First the case that makes sense:
>>> s = pd.Series(range(10**3), dtype=np.int32) >>> s.dtype dtype('int32') >>> s.dtype.type <type 'numpy.int32'> >>> s.dtype.type in pd.lib._TYPE_MAP True >>> >>> orig_sum_type = (s+s).dtype.type >>> orig_sum_type <type 'numpy.int32'> >>> orig_sum_type in pd.lib._TYPE_MAP True Now let's increase the length of the series.

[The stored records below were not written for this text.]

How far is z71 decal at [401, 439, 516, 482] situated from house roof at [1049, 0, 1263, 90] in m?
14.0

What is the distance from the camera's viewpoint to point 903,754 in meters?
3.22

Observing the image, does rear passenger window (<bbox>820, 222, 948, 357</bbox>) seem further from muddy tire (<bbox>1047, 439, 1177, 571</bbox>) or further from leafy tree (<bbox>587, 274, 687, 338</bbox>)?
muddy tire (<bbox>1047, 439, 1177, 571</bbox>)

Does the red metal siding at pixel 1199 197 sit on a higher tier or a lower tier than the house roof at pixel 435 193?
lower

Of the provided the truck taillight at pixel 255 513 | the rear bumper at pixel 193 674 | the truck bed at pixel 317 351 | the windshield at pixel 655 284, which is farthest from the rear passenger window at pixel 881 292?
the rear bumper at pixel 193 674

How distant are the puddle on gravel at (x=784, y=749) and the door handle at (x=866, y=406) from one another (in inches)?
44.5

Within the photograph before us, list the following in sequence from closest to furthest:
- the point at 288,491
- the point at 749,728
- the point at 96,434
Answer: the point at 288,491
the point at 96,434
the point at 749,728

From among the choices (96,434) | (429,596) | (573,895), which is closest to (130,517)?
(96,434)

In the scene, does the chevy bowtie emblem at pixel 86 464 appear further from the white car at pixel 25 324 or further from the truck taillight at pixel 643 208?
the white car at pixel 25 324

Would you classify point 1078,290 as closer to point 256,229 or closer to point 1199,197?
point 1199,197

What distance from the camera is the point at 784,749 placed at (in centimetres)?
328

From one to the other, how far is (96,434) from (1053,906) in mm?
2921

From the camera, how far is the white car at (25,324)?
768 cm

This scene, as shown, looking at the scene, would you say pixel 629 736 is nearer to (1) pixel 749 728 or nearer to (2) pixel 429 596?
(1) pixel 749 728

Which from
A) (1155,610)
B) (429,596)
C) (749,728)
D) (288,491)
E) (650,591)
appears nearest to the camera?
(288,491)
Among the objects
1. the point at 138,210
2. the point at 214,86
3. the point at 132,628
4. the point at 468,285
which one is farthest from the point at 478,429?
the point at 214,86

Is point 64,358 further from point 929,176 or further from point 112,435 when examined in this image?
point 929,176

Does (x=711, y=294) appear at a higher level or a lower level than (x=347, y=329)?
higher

>>> s = pd.Series(range(10**5), dtype=np.int32) >>> s.dtype dtype('int32') >>> s.dtype.type <type 'numpy.int32'> >>> s.dtype.type in pd.lib._TYPE_MAP True >>> >>> new_sum_type = (s+s).dtype.type >>> new_sum_type <type 'numpy.int32'> >>> new_sum_type in pd.lib._TYPE_MAP False .. wait, what?

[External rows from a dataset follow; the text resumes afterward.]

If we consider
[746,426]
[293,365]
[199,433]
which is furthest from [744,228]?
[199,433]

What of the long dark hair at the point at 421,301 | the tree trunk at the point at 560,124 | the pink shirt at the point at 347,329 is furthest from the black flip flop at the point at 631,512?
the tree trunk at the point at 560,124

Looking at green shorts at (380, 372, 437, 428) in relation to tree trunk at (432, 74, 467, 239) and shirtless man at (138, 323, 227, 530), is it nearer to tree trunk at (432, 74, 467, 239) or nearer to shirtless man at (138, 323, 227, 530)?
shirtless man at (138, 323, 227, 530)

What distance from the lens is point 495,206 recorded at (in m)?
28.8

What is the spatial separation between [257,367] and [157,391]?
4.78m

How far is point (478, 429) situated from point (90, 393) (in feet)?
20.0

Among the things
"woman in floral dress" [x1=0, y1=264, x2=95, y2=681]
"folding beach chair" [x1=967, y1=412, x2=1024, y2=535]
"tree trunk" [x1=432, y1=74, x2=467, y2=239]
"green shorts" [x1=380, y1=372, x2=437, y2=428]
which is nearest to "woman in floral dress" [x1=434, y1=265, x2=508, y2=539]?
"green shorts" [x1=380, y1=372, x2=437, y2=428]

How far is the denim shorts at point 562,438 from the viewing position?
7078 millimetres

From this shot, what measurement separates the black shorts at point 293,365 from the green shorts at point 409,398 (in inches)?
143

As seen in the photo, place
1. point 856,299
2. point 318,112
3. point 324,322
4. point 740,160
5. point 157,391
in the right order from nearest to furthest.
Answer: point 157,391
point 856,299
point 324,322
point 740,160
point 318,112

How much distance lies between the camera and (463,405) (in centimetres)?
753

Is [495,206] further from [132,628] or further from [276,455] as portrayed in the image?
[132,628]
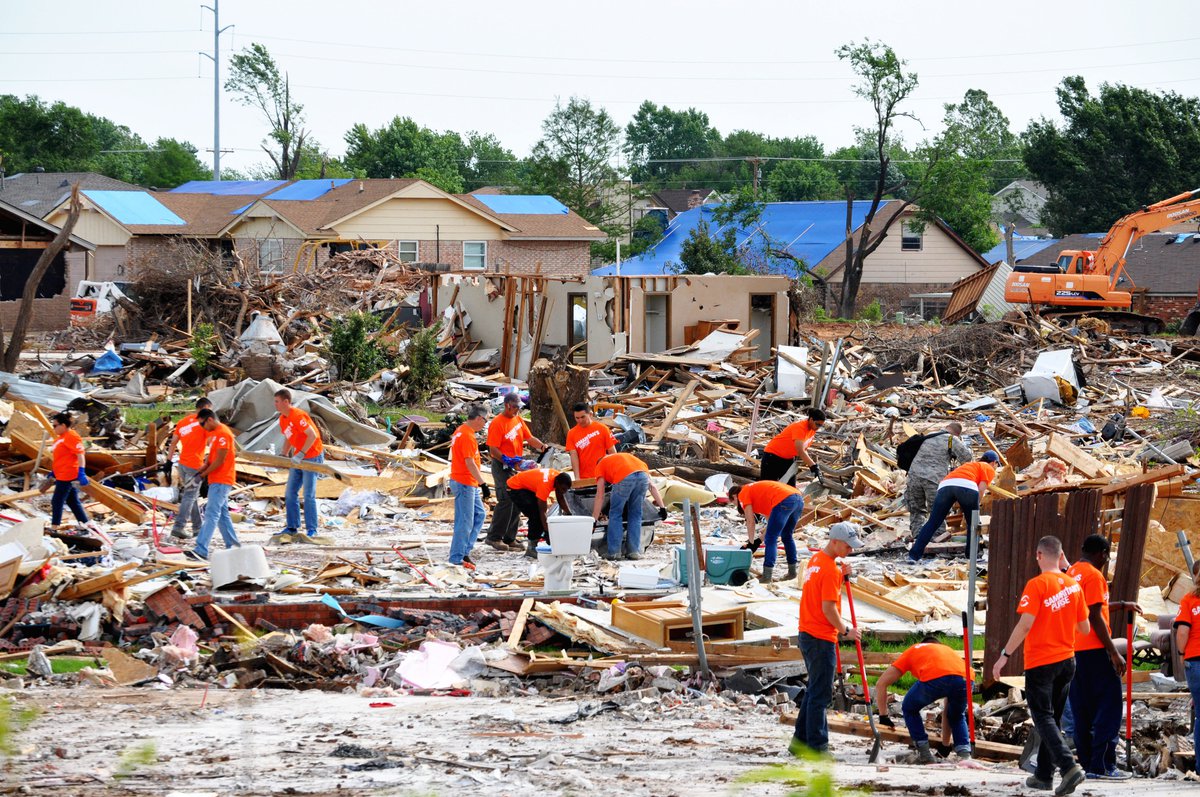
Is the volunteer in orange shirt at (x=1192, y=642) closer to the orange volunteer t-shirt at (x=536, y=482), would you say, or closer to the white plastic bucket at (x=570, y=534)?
the white plastic bucket at (x=570, y=534)

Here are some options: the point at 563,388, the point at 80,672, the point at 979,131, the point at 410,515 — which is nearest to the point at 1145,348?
the point at 563,388

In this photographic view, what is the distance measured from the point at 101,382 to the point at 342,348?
535cm

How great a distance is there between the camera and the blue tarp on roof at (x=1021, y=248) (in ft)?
203

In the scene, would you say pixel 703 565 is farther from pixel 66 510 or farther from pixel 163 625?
pixel 66 510

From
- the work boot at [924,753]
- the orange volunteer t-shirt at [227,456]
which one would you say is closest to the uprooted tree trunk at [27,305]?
the orange volunteer t-shirt at [227,456]

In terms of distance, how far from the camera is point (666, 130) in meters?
115

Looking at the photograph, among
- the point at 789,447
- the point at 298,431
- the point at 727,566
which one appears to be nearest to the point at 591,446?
the point at 789,447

>>> orig_sum_type, new_sum_type (<type 'numpy.int32'>, <type 'numpy.int32'>) >>> orig_sum_type == new_sum_type False >>> orig_sum_type is new_sum_type False >>> np.int32 is orig_sum_type True >>> np.int32 is new_sum_type False We've now got a new numpy.int32 type floating around, not equal to the one in numpy. The crossover seems to be at 10k:
>>> def find_first(): ... for i in range(1, 10**5): ... s = pd.Series(range(i), dtype=np.int32) ... if (s+s).dtype.type not in pd.lib._TYPE_MAP: ... return i ... >>> find_first() 10001 ISTM that this lack of recognition of the dtype as in _TYPE_MAP prevents the early exit from being taken in infer_dtype upon recognition that it's an integer dtype, and that slows things down considerably.